Routledge, 2006 - 245 pages
The promotion of sustainable development opens up the debates surrounding our relationship with the natural world, what constitutes social progress, and the character of development in the present and into the future. Answering the need for an introductory, comprehensive, yet critical book that explores the challenges involved in the implementation of sustainable development, this revealing text investigates this subject across different socio-political and economic contexts. It combines an examination of the institutional engagement with sustainable development at a global level, with an empirically informed discussion on challenges facing high consumption societies, economies in transition and third world countries in their efforts to achieve sustainable development.
Recognizing that promoting sustainable development is a quintessentially global task, the book focuses on the authoritative Brundtland formulation of sustainable development and the role of the United Nations Summits in promoting this vision. The empirical focus of the book is complemented by strong conceptual discussions as sustainable development is explored as part of new efforts, albeit tentative, to integrate environmental, economic and (more recently) social considerations into a new development paradigm.
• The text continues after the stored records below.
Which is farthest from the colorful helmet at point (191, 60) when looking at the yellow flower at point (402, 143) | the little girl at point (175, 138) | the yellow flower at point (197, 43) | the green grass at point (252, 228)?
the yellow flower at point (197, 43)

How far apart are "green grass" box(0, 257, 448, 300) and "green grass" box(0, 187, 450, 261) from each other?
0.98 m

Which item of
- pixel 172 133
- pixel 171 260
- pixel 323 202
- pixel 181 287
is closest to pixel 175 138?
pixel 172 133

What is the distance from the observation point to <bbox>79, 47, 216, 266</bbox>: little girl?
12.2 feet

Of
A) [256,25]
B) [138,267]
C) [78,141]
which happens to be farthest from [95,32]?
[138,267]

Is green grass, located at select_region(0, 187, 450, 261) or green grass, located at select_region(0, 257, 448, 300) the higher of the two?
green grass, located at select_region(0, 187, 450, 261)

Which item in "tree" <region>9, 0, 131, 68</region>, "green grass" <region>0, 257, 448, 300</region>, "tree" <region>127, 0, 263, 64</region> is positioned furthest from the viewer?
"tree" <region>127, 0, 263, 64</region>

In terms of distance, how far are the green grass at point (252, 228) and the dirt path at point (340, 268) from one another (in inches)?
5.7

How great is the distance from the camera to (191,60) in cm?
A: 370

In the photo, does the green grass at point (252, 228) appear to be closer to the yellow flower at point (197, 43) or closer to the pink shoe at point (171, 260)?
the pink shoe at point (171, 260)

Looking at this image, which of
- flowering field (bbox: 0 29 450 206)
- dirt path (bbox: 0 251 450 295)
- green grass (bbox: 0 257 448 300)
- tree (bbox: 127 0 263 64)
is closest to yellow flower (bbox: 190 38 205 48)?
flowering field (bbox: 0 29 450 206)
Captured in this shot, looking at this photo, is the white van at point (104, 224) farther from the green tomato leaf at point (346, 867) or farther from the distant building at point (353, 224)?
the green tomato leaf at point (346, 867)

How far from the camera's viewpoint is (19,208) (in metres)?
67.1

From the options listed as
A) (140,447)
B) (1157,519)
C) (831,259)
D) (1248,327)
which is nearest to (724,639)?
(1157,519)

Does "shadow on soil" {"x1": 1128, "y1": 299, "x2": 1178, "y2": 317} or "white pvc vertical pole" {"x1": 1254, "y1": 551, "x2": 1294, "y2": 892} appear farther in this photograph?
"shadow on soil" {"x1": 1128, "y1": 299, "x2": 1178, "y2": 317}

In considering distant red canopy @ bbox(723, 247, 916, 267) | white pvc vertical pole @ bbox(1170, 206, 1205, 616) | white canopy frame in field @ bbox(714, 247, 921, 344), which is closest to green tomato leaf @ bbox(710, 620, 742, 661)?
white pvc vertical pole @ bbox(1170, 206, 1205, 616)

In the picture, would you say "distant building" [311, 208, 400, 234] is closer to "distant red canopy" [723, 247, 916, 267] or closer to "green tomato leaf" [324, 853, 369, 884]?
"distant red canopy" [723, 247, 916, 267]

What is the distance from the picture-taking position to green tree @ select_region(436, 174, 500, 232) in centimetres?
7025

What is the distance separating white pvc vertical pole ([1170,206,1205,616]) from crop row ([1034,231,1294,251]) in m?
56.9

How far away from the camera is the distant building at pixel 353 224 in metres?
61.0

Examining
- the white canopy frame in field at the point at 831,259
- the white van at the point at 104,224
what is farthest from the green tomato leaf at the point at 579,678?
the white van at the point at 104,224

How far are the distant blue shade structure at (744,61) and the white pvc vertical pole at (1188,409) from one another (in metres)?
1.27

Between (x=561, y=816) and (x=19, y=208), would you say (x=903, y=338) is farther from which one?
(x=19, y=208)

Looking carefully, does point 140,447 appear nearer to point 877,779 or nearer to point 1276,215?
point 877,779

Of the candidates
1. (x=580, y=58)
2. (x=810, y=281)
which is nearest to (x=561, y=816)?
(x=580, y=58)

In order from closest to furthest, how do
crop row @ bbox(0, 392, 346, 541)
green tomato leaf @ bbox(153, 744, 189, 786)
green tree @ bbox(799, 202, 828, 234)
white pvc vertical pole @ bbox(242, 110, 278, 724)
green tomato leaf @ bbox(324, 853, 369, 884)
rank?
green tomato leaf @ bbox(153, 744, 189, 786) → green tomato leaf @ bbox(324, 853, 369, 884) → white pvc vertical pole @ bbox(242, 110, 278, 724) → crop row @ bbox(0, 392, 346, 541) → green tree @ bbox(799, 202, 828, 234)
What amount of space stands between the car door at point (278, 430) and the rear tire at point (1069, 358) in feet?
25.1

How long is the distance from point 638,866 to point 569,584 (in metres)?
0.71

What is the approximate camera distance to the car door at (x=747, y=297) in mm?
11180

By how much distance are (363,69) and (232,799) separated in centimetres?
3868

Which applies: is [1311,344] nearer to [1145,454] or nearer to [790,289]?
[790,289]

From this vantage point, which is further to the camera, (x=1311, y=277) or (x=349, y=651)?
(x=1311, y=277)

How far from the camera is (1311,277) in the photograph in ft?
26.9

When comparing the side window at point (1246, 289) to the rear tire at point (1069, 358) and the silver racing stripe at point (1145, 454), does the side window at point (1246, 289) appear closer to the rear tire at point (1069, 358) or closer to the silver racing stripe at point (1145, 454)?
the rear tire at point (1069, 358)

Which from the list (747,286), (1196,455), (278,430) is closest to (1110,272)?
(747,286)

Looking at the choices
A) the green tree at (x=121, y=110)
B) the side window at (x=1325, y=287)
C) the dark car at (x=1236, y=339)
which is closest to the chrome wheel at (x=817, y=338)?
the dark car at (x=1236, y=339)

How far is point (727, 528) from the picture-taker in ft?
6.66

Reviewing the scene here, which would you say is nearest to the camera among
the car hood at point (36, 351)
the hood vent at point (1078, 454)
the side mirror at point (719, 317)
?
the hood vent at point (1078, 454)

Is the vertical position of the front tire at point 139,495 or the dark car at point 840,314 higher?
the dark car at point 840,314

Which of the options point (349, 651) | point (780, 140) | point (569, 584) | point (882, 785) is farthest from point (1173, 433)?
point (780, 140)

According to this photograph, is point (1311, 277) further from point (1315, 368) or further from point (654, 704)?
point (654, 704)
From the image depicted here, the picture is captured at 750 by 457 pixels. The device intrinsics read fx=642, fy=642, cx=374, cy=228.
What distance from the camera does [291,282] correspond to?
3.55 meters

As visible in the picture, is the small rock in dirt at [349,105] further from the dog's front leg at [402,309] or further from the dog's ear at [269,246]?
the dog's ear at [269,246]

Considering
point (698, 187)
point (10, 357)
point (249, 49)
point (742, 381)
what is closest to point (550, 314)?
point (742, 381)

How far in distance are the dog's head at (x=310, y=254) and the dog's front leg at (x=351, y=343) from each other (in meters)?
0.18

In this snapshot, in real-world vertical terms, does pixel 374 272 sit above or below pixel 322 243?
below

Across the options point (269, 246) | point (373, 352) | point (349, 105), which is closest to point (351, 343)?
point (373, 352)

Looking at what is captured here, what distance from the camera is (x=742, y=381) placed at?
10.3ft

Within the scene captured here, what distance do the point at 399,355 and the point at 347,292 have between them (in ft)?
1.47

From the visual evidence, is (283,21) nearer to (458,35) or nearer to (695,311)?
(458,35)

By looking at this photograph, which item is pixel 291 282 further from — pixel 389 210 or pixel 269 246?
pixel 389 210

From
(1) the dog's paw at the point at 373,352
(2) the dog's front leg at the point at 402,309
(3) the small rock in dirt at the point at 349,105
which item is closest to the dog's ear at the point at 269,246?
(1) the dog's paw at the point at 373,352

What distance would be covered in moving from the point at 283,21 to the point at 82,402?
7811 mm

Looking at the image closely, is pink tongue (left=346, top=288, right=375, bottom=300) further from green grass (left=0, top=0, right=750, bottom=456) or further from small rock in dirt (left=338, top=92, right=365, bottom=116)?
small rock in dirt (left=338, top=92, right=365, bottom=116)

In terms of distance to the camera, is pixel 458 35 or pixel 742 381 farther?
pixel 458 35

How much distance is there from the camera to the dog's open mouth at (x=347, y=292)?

Providing an accessible, up-to-date and comprehensive treatment of the issues surrounding the promotion of sustainable development, this unique, internationally-focused book combines a strong conceptual analysis, with wide ranging empirical focus and a wealth of case material. Including summary points and suggestions for further reading, as well as web resources and an extensive bibliography, it is ideal for students, scholars and researchers in the fields of environmental sciences, politics, sociology and development studies.